These paintings are revenge fantasies, plain and simple… In this group of paintings I enact over-the-top revenge on the people and places that have hurt me most.
(Andrea Joyce Heimer)
Gaa is pleased to present Served cold, a new body of paintings by Andrea Joyce Heimer. While these works demonstrate Heimer’s dedication to exploring the theme of loneliness and the range of emotions that accompany this experience, they place a distinct focus on one emotion in particular: anger. Completed within the last six months, these ‘revenge fantasies’ confront painful realities and provide a physical conduit for allegorical anger, wrath, retribution, and revenge. Served Cold represents Heimer’s first solo exhibition with Gaa.
Functioning as visual memoirs, Heimer’s paintings explore the ‘origin story’ of an individual moment as it is mythically reimagined across her teeming compositions. Influenced by the ambiguity surrounding her own origin and closed adoption, Heimer utilizes her narrative-based painting practice as an outlet to process emotion, a method to unpack trauma, and a space to interpret her own story. The panoramic memories embedded within the resulting works in Served Cold span across her childhood, adolescence, and adulthood, addressing the anger evoked by particular people, places, and circumstances.
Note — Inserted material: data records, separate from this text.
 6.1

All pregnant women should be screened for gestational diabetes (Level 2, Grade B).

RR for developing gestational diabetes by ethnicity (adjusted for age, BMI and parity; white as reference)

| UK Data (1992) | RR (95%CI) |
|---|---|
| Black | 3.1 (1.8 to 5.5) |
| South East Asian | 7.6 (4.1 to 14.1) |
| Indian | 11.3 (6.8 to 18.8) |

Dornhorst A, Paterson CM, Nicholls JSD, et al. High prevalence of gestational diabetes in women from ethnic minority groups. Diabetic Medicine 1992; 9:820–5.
Ironically, but perhaps indicatively, the purpose of these ‘revenge fantasies’ does not involve any form of valid threat; rather, these works pave a path of psychological admonition through which Heimer achieves her vengeance. Certain spectacles of retaliation involve Heimer’s direct participation, as demonstrated in You were the coldest person I tried to love and the worst part is you think that coldness makes you interesting. I now feed you to an ice monster, an act you accept without struggle because you are too cool to care. Afterwards, I briefly think about how bad you were in bed., which depicts the artist enacting over-the-top revenge on her emotionally frozen ex, whom she feeds to an ice monster in an arctic sea. Others, such as The kitchen where I was told I was adopted just sat there, being a kitchen, as my life turned upside down. At least it could have had the decency to self destruct. devote importance to time and place, ruminating on the ways in which prolonged memory can intensify, proliferate, and transform into intensely personal myth over time.
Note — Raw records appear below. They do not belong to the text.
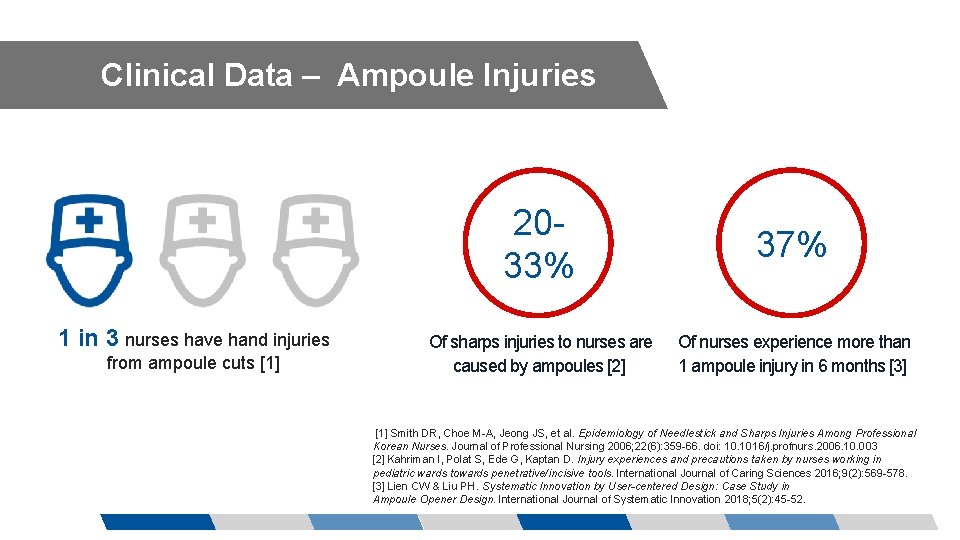 Clinical Data – Ampoule Injuries

1 in 3 nurses have hand injuries from ampoule cuts [1]

20-33%

Of sharps injuries to nurses are caused by ampoules [2]

37%

Of nurses experience more than 1 ampoule injury in 6 months [3]

[1] Smith DR, Choe M-A, Jeong JS, et al. Epidemiology of Needlestick and Sharps Injuries Among Professional Korean Nurses. Journal of Professional Nursing 2006;22(6):359-66. doi: 10.1016/j.profnurs.2006.10.003
[2] Kahriman I, Polat S, Ede G, Kaptan D. Injury experiences and precautions taken by nurses working in pediatric wards towards penetrative/incisive tools. International Journal of Caring Sciences 2016;9(2):569-578.
[3] Lien CW & Liu PH. Systematic Innovation by User-centered Design: Case Study in Ampoule Opener Design. International Journal of Systematic Innovation 2018;5(2):45-52.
Through her contemporary interpretation of narrative painting, Heimer creates and records her own history with the distinctive use of stylized symbols and iconography. Informed by the black- and red-figure techniques of Greek vase-painting, the narrative quality of Egyptian wall friezes, and the sumptuous flatness of Medieval paintings, tapestries, and illuminated manuscripts, Heimer forgoes traditional notions of perspective and depth to imbue a sense of presence and immediacy within these stories. The diaristic titles introduce another avenue for meaning and understanding, didactically recounting the events portrayed and thus forming a thread of connectivity between Heimer and the viewer.
As such, Heimer creates the direct antithesis to the loneliness she so painstakingly unpacks and explores – paintings which, through their insistence upon history, memory, and narrative, prevent anyone from feeling truly alone in their presence.